- [What you have to do]: Copy each record exactly and skip its pictures.

[Captioned web image data]
....................
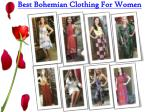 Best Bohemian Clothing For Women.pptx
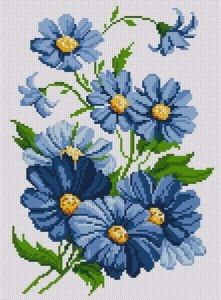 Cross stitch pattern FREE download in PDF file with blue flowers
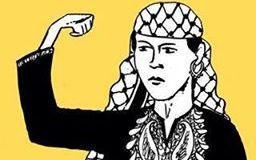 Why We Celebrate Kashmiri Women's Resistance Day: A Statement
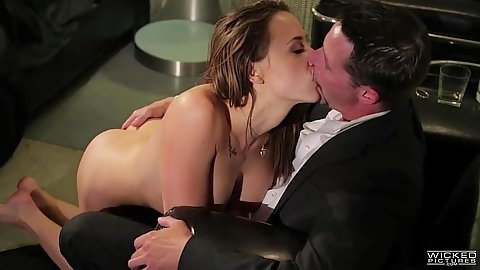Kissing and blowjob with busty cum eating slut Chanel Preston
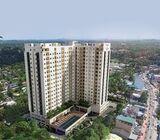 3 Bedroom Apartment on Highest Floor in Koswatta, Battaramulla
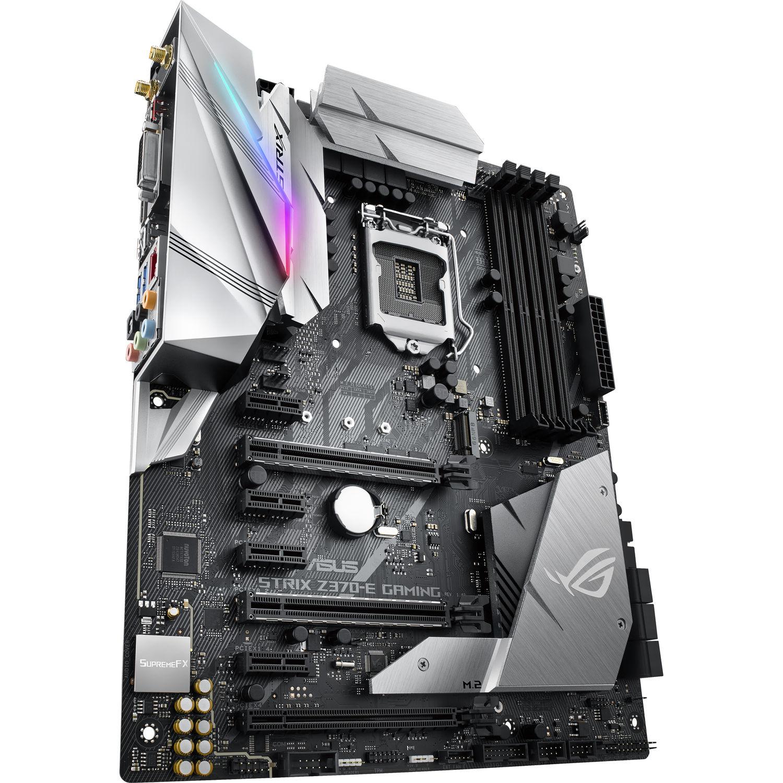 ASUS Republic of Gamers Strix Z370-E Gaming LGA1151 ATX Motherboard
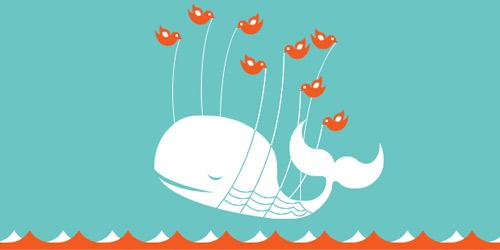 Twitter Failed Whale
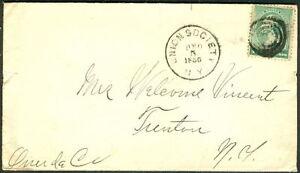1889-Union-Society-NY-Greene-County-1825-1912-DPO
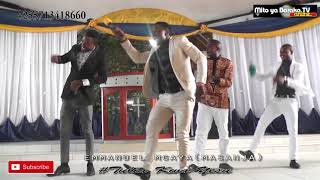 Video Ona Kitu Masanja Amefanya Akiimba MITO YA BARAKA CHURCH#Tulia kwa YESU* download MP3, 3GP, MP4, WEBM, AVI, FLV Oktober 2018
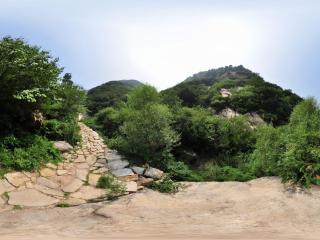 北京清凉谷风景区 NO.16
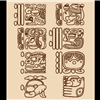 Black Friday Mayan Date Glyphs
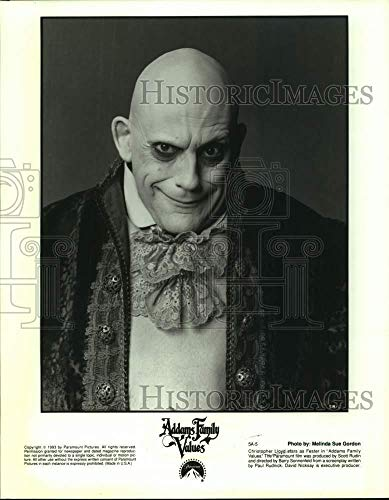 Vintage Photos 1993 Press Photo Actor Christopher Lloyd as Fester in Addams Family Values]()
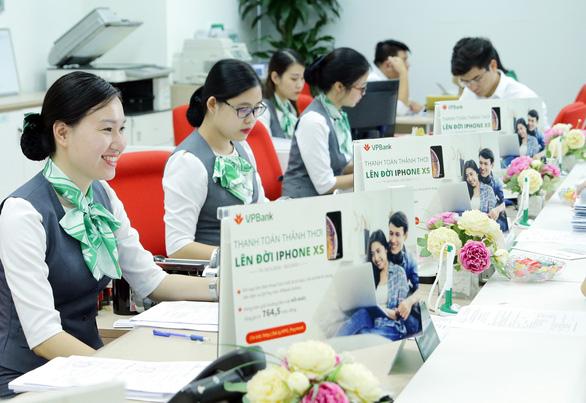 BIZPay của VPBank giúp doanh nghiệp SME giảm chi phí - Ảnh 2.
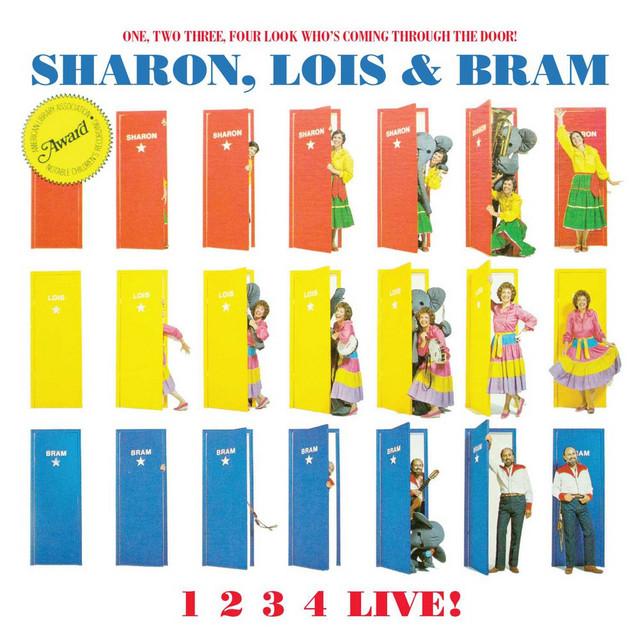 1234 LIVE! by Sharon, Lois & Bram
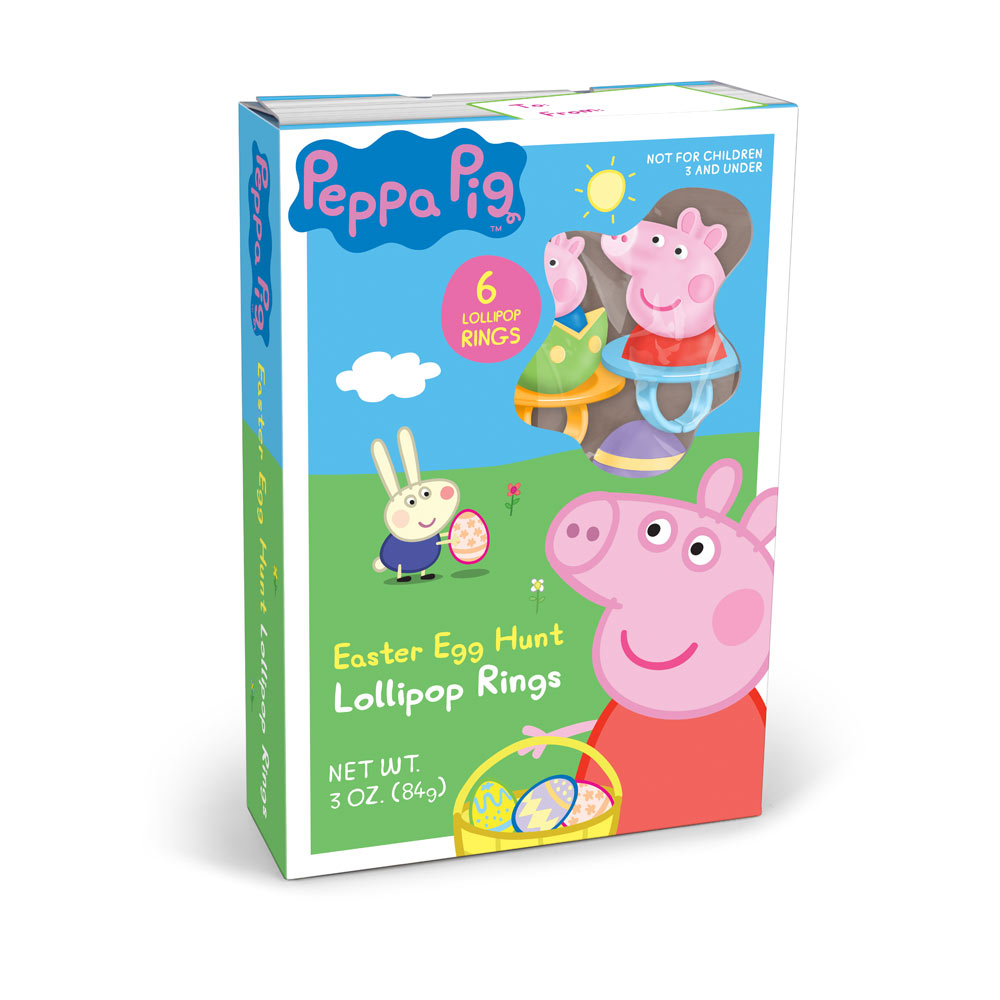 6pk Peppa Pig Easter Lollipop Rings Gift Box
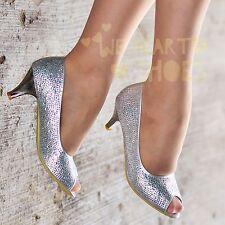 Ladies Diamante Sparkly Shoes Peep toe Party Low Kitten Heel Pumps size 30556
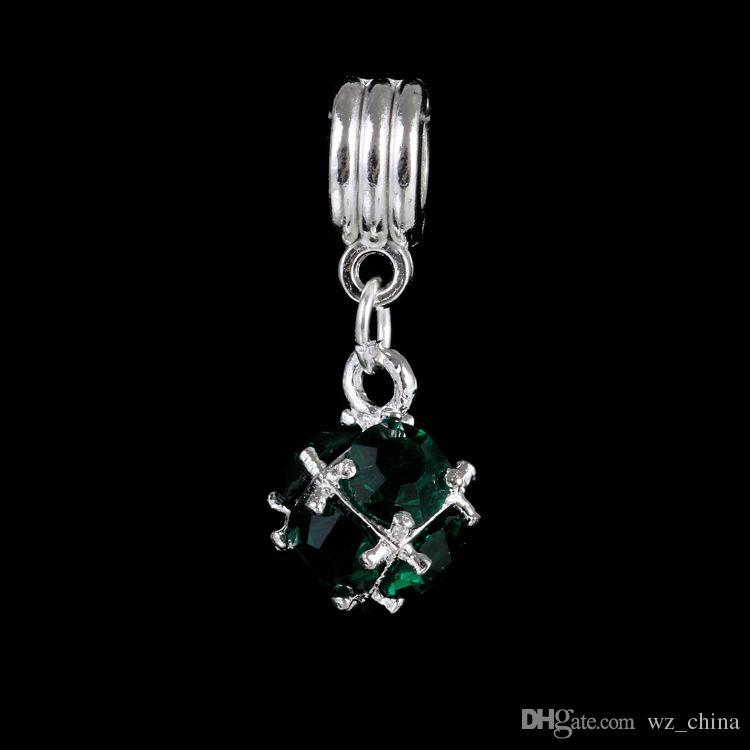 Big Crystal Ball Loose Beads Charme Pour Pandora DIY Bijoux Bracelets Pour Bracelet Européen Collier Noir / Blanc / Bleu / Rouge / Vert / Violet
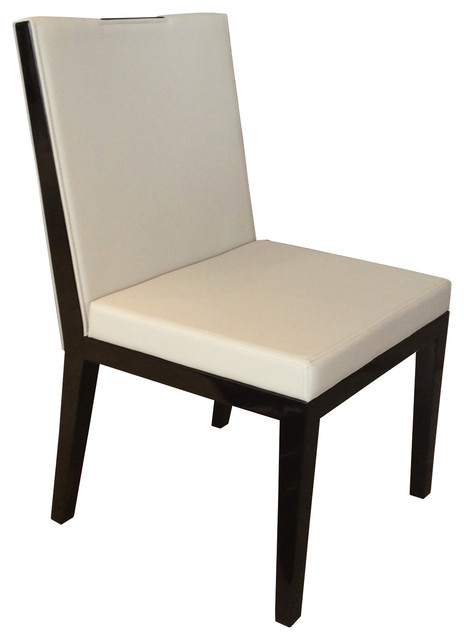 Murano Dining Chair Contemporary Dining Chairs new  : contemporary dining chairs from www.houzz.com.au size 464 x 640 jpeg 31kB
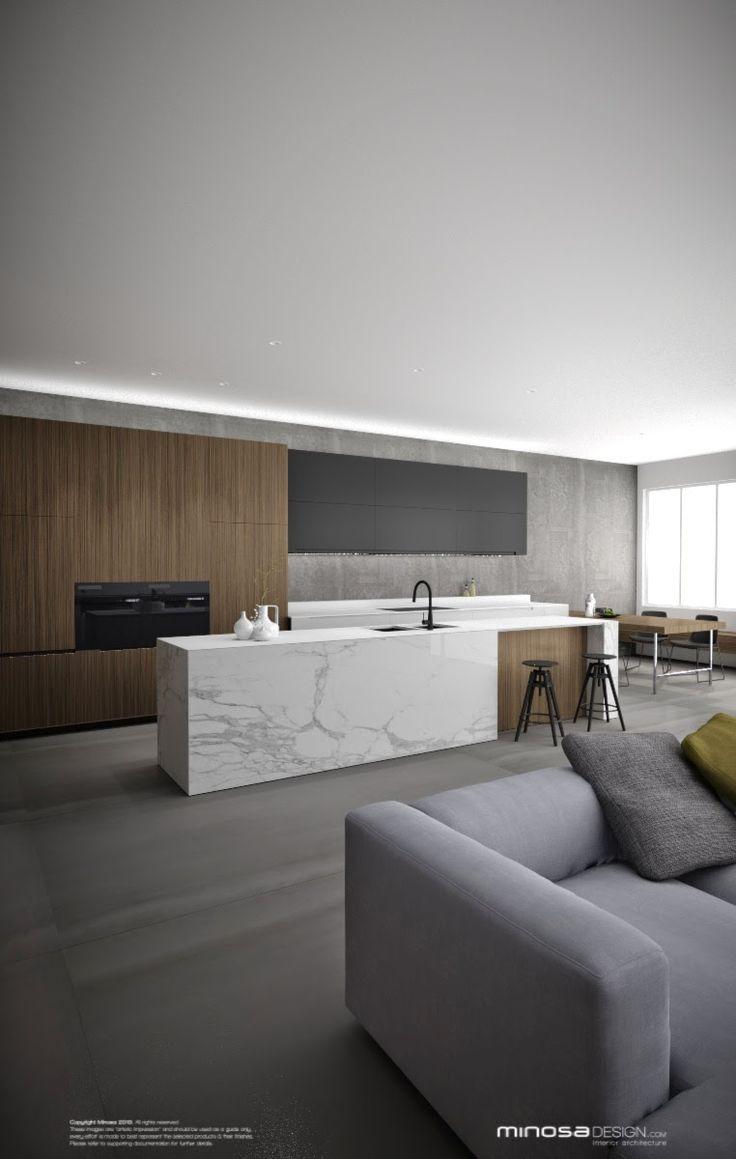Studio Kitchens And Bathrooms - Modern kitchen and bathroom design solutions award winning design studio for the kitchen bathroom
....................
- [Output of the exercise]:
 Best Bohemian Clothing For Women.pptx
 Cross stitch pattern FREE download in PDF file with blue flowers
 Why We Celebrate Kashmiri Women's Resistance Day: A Statement
Kissing and blowjob with busty cum eating slut Chanel Preston
 3 Bedroom Apartment on Highest Floor in Koswatta, Battaramulla
 ASUS Republic of Gamers Strix Z370-E Gaming LGA1151 ATX Motherboard
 Twitter Failed Whale
1889-Union-Society-NY-Greene-County-1825-1912-DPO
 Video Ona Kitu Masanja Amefanya Akiimba MITO YA BARAKA CHURCH#Tulia kwa YESU* download MP3, 3GP, MP4, WEBM, AVI, FLV Oktober 2018
 北京清凉谷风景区 NO.16
 Black Friday Mayan Date Glyphs
 Vintage Photos 1993 Press Photo Actor Christopher Lloyd as Fester in Addams Family Values]()
 BIZPay của VPBank giúp doanh nghiệp SME giảm chi phí - Ảnh 2.
 1234 LIVE! by Sharon, Lois & Bram
 6pk Peppa Pig Easter Lollipop Rings Gift Box
 Ladies Diamante Sparkly Shoes Peep toe Party Low Kitten Heel Pumps size 30556
 Big Crystal Ball Loose Beads Charme Pour Pandora DIY Bijoux Bracelets Pour Bracelet Européen Collier Noir / Blanc / Bleu / Rouge / Vert / Violet
 Murano Dining Chair Contemporary Dining Chairs new  : contemporary dining chairs from www.houzz.com.au size 464 x 640 jpeg 31kB
Studio Kitchens And Bathrooms - Modern kitchen and bathroom design solutions award winning design studio for the kitchen bathroom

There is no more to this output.